▶ [Excerpt to read]
*-*-*

- Developed by: John Semper Cynthia Friedlob
- Starring: Christopher Reid Christopher Martin
- Voices of: J. D. Hall Brian Stokes Mitchell
- Composers: Haim Saban Shuki Levy
- Country of origin: United States
- Original language: English
- No. of seasons: 1
- No. of episodes: 13

Production
- Executive producers: Winston Richard Ellen Levy-Sarnoff Maynell Thomas Joe Taritero
- Production companies: Marvel Productions Saban Entertainment

Original release
- Network: NBC
- Release: September 8 – December 8, 1990

= Kid 'n Play (TV series) =

American animated cartoon series

Kid 'n Play is a 1990 American animated television series based on the real-life hip hop duo Kid 'n Play. It ran for one season on NBC from September 8 to December 8, 1990. On the show, Kid 'n Play were portrayed as teenagers, along with their friend Jazzy, their producer Hurbie and their DJ Wiz, but their recording careers remained the same as in real life, as did their character traits. Production was by Marvel Productions and Saban Entertainment.

The real Kid 'n Play appeared in live-action wraparounds of the cartoons, but voice actors took over for the animated versions of the duo. The show stressed positive role models, teaching children how to get along with each other and stay out of trouble. Akin to the House Party films, Play was the less responsible member of the duo, cooking up get rich quick schemes, while Kid, the more responsible member, would usually be made to clean up messes. Oftentimes the issue would be resolved by the characters' girlfriends, or sometimes by an elderly jazz musician who wore a blue beret and was aptly named "Old Blue". Also along the crew is Kid's Mohawk pet dog Hairy. The lessons ranged from serious to lighter fare. One of the "less serious" episodes dealt with Kid's father under the impression hip hop is bad and Kid not having the means to put it in a positive light. Old Blue offers to help by sending Kid on a trip back in time to the era of jazz and 1920s speakeasies to help better understand its roots.

Marvel Comics published a tie-in comic book which ran for nine issues in 1992.

The series was created by John Semper Jr. and Cynthia Friedlob who also served as the show-runners and head-writers. They would later go on to write Kid 'N Play's third live-action feature, Class Act, for Warner Bros. Semper would later produce and be the head-writer for "Spider-Man: The Animated Series," for Marvel Films Animation. It was cancelled after one season as George H. W. Bush signed a deal to require educational programming for children in the following season.

*-*-*

▶ [Brief A]
In the Kid 'n Play article, what pet does Kid have?
▶ [Brief B]
Duplicate the part of the Kid 'n Play article between "American animated cartoon" and "and Saban Entertainment.", inclusive.
The lines after this point come from a separate source.

▶ [Data excerpt]
*-*-*

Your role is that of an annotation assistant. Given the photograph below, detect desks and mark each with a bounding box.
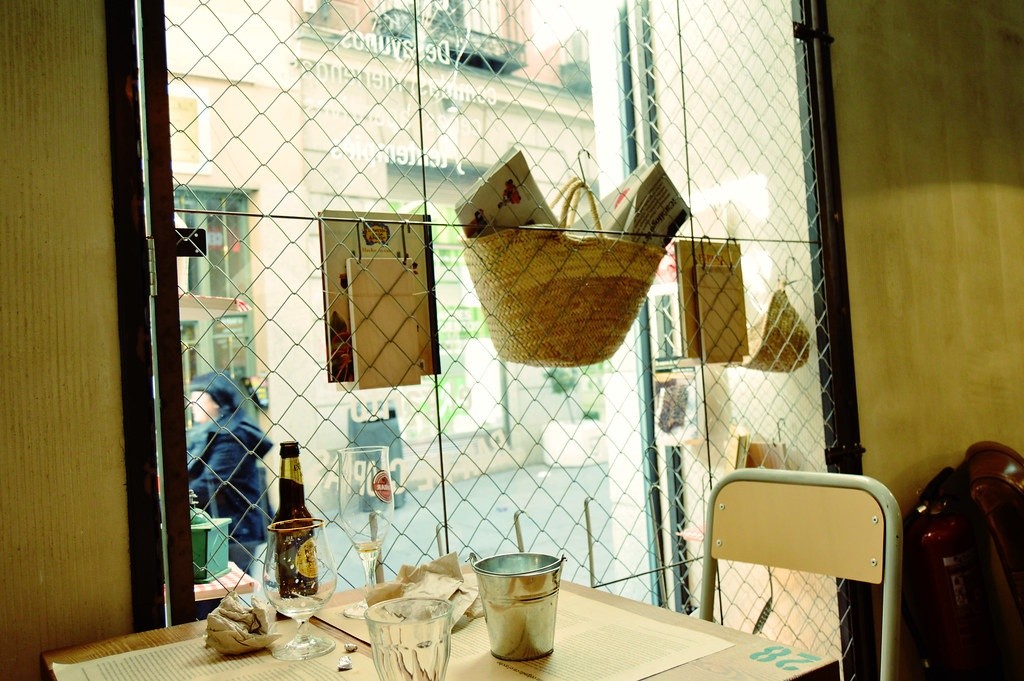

*-*-*

▶ [Exercise response A]
A Mohawk pet dog named Hairy.

▶ [Exercise response B]
American animated cartoon series

Kid 'n Play is a 1990 American animated television series based on the real-life hip hop duo Kid 'n Play. It ran for one season on NBC from September 8 to December 8, 1990. On the show, Kid 'n Play were portrayed as teenagers, along with their friend Jazzy, their producer Hurbie and their DJ Wiz, but their recording careers remained the same as in real life, as did their character traits. Production was by Marvel Productions and Saban Entertainment.